As pessoas trans – um termo guarda-chuva que permite albergar quem vive a sua identidade e expressão de género de modo distinto das expectativas sociais predominantes com base no sexo de nascença –, mas também outras realidades do espetro LGBTQI+, estão constantemente a ter de justificar o seu espaço na sociedade.

Subsiste a ideia de que há uma trend. De que, agora, de rompante, estas pessoas exigem (novos) direitos, subvertendo ideias “naturais” e estabilizadas do que é ser-se homem ou mulher. Chamam a isto, sem explicarem muito bem o que é, de “ideologia de género”. Não deveria ser necessário recordar que estas realidades não são novas, nem tampouco lembrar que os direitos que as pessoas trans reivindicam são os mesmos de que gozam os outros indivíduos, mas que àquelas ainda não estão a ser (plenamente) reconhecidos.

A trend é, portanto, outra: a de lhes negar direitos – a provar o contrário, está a recente decisão do Tribunal Constitucional espanhol que se junta a outras semelhantes na Europa e não só.

Num relatório de junho, o Conselho da Europa denota que, apesar da crescente visibilidade das questões LGBTQI+, o “discurso antigénero” tem perigosamente crescido.
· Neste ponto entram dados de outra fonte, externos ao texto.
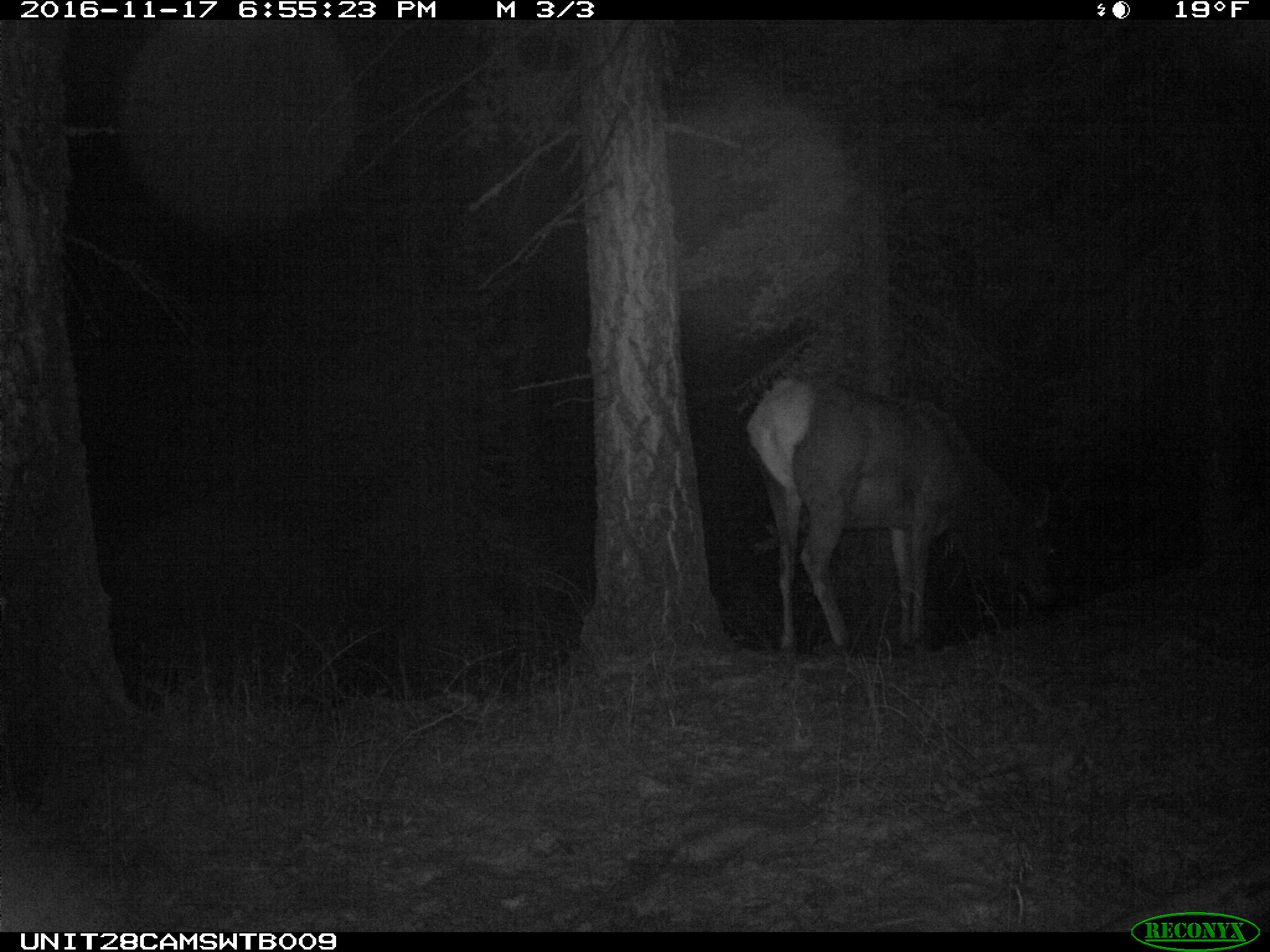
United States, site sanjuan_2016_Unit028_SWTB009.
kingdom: Animalia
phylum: Chordata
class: Mammalia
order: Artiodactyla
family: Cervidae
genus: Cervus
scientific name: Cervus elaphus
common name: red deer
Como aponta, estas narrativas, que incluem a rejeição das pessoas trans, propagadas por figuras e líderes políticos e religiosos, mas também pelos meios de comunicação social e pela Internet, têm contribuído para o incremento da violência, da discriminação, da exclusão na vida pública e da limitação no acesso a serviços, como educação, cuidados de saúde, habitação e emprego, além de obstruírem a superação de estereótipos de género como um todo, prejudicando a coesão da sociedade.

Estas realidades não podem estar, pois, sujeitas ao escrutínio de desinformadas opiniões. Ignorar a factualidade da sua existência e a profusão de contributos (da Biologia, do Direito, da Psicologia, etc.) postos em discussão mundial é desconsiderar, de modo deliberado, uma questão de direitos humanos.